Mounted orchids in terrarium by jkarlbarlow, on Flickr



Mounted orchids in terrarium by jkarlbarlow, on Flickr


----------



## cnycharles (May 20, 2018)

interesting!

tapatalk has a problem with ' and " characters
at least my iphone version


Sent from my P008 using Tapatalk


----------



## Ozpaph (May 20, 2018)

sounds good.
Id be interested in hearing about the 'arduino' device and your control systems.


----------



## jkarlbarlow (May 20, 2018)

The setup is shown below. It is still a bit in prototype phase so don't mind the breadboard and jumper wires. The arduino is connected to an Si7021 temp/humidity sensor and DS3231 real time clock. In case you are interested, they are both I2C devices so they share the same pins on the arduino. The only other wires connect to an 8 relay breakout board. These control 4 separate outlets that power the grow-light, heat mat, fog maker, and exhaust fan. The arduino reads all sensors every 3 seconds and updates the outputs as needed. I am willing to share the code with anyone who would be interested, just let me know.




[/url]Orchidarium control by jkarlbarlow, on Flickr[/IMG]

Also, in case you are interested, I am writing the temperature and humidity data to a hosting site and it can be viewed at:
Orchidarium
The data is updated every couple minutes.


----------



## NYEric (May 21, 2018)

From experience. Don't have the top completely closed. Even with a fan you can steam cook mounted orchids!


----------



## Ozpaph (May 23, 2018)

that's impressive.
Can you control it remotely? ie say if the temp rose unexpectedly could you turn on a fan remotely?


----------



## jkarlbarlow (May 23, 2018)

Ozpaph said:


> that's impressive.
> Can you control it remotely? ie say if the temp rose unexpectedly could you turn on a fan remotely?

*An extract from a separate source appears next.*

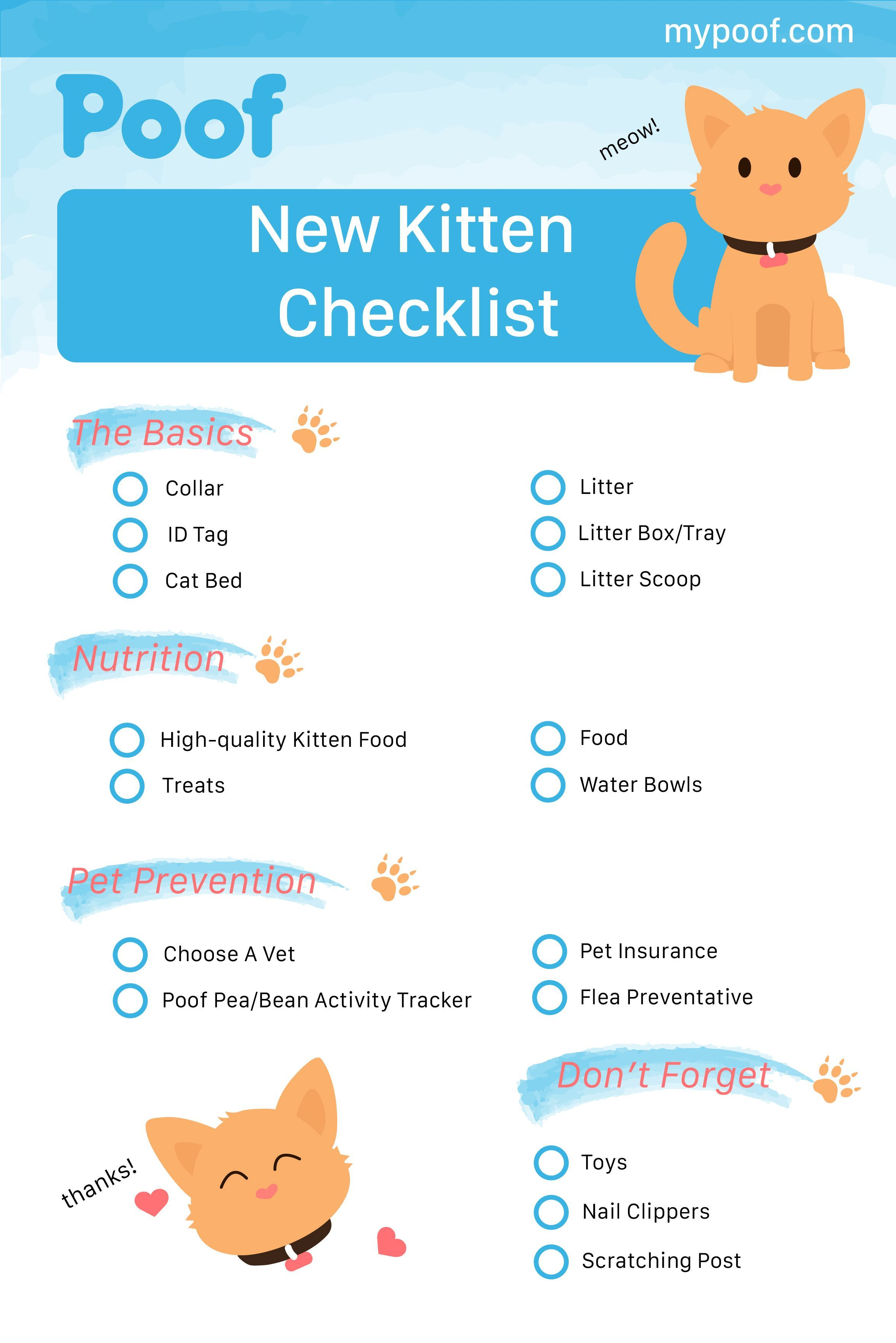 New Kitten Checklist Kittenchecklist Kittens Catscarechecklist Kitten Checklist Kitten Care Cat Care Tips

I do not have that capability, though I did think about having manual overrides. The exhaust fan will automatically come on anytime the temperature inside rises above 81F so my hope is that I shouldn&rsquo;t have those unexpected temperature rises.


----------



## Ozpaph (May 24, 2018)

I have installed an Elitech temp and humidity sensor which has real-time data sent to an iphone app. Its interesting but would like the ability to 'influence' the equipment.


----------



## jkarlbarlow (May 24, 2018)

Ozpaph said:


> I have installed an Elitech temp and humidity sensor which has real-time data sent to an iphone app. Its interesting but would like the ability to 'influence' the equipment.



Ozpaph, 
I suppose one of the easiest ways to set this up would be with an internet connected switch similar to the these. This would allow you to use an app to turn fans or lights or whatever on/off remotely. I have enough parts laying around to mock up something similar but arduino based but it was more complicated that i bargained for. Maybe some day I will put in the hours. The wifi switch would probably be up and running in less than 10 minutes.
By the way, does your name mean you live down under?


----------



## Ozpaph (May 25, 2018)

thats an interesting idea, though not integrated.
yes, Australia


----------



## jkarlbarlow (May 25, 2018)

I did muck around a bit more and did get a working integrated solution that involves using an app called Blynk to interface the phone with the arduino to control the outputs remotely. There is a lot of "black magic" going on behind the scenes and this means you can only use supported hardware. I have a wifi module that i have used on other projects but could not get it to work here because you cannot manually configure it. I did have another board in my box that I was able to get working, a NodeMCU, and they are cheap. Maybe this is more along the lines of what you were looking for?
I was wondering if you were from Australia because I spend a semester studying at Adelaide Uni. Really nice city.

Sorry if this thread is straying too far from orchid care..


----------



## cnycharles (May 27, 2018)

its your thread, and you are sharing interesting info, so feel free to stray all over the place! Things are more interesting that way


Sent from my iPhone using Tapatalk


----------